-- BRANO DA LEGGERE --
- - - - -

Incontra delle iniziali difficoltà nella pubblicazione dei “Racconti di Sebastopoli“, scritti tra il 1856 e il 1857, per il realismo in cui descrive certi comportamenti aberranti di alcuni ufficiali russi, ma alla fine riuscirà ad averla vinta sui tentativi censori del governo.
Dopo aver ottenuto il congedo dall’esercito, nel 1857, compie alcuni viaggi in Europa che gli consentono di entrare in contatto con il filosofo francese anarchico Pierre-Joseph Proudhon e con lo scrittore inglese Charles Dickens.
L’esperienza della vita mondana, la partecipazione alla guerra e la morte del fratello aumentano la sua crisi interiore che sfocerà in un impegno sociale molto rilevante.
Dopo i viaggi compiuti in Europa, lo scrittore torna nella tenuta di famiglia e comincia a condurre delle lotte pacifiche per i diritti dei contadini ancora relegati alla triste condizione di schiavitù di servi della gleba, costretti a lavorare duramente senza ricevere alcun compenso e impossibilitati a migliorare la propria condizione di vita.

- - - - -

-- COMPITO BREVE --
Prosegui il brano sulla vita dello scrittore dal punto in cui si interrompe. I dati non hanno alcun ruolo in questo compito.

-- RIGHE DI DATI --

- - - - -

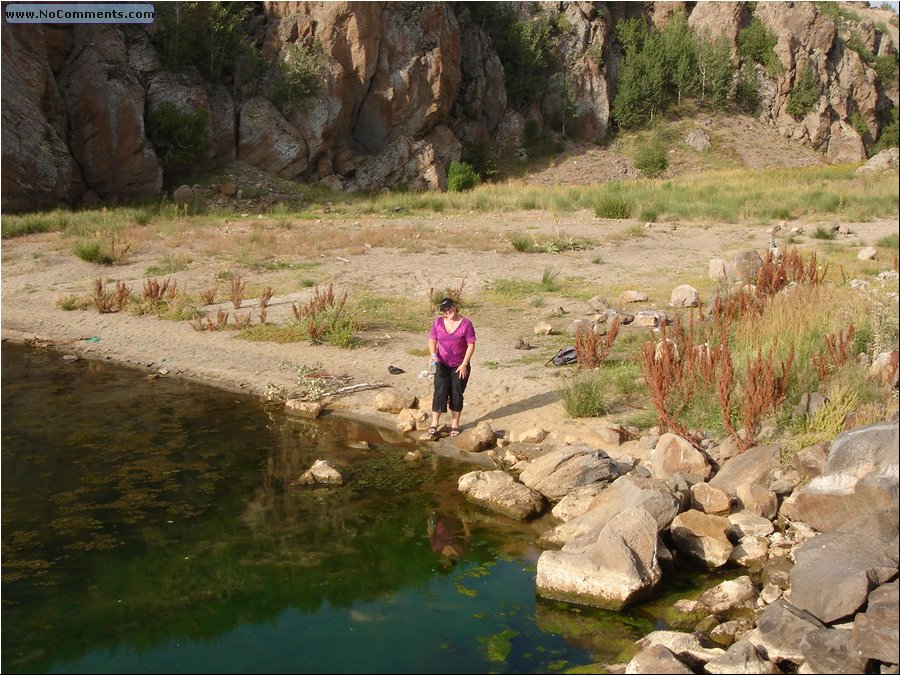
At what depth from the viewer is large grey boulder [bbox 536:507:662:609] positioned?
635 centimetres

- - - - -

-- RISPOSTA ATTESA --
Nel 1859 pubblica il suo primo romanzo, “La felicità familiare“, in cui si scorgono le tematiche principali dell’autore, già evidenti nei suoi racconti. Il rifuggire la vita mondana e cittadina, il ruolo della donna visto soprattutto nelle vesti di moglie e madre e la ricerca della felicità in una vita condotta in armonia con la natura. A dispetto del titolo, il romanzo non narra la storia di un matrimonio felice; i due protagonisti hanno aspirazioni differenti e consumano la loro esistenza nell’infelicità. Romanzo breve di formazione anticipa i temi dell’eterno conflitto tra materialismo e spiritualismo, la solitudine dell’uomo incapace di comunicare autenticamente con gli altri e la sua perenne ricerca, spesso frustrata, di trovare un senso alla propria esistenza.
Pur non credendo dell’istituzione del matrimonio Tolstoj convola a nozze, nel 1862, con la diciassettenne Sofija Andreevna Bers, con cui avrà tredici figli, di cui ne moriranno cinque in tenera età.
Tuttavia la “vita familiare” gli donerà uno stato di tranquillità che gli consentirà di organizzare corsi per i figli dei contadini della sua stessa tenuta, di scrivere un altro importante racconto e di cominciare la stesura di quelli che saranno considerati i suoi capolavori assoluti: “Guerra e pace” e “Anna Karenina“.
Ben sei anni occorreranno allo scrittore per scrivere quel romanzo epico ambientato durante la campagna russa e quattro per il suo celeberrimo capolavoro “Anna Karenina“.
Consiglio vivamente di leggere entrambi i romanzi che si distinguono per la caratterizzazione dei personaggi, lo stile poetico di Tolstoj e la sua filosofia di vita nei confronti dell’aspirazione alla felicità di ogni essere umano.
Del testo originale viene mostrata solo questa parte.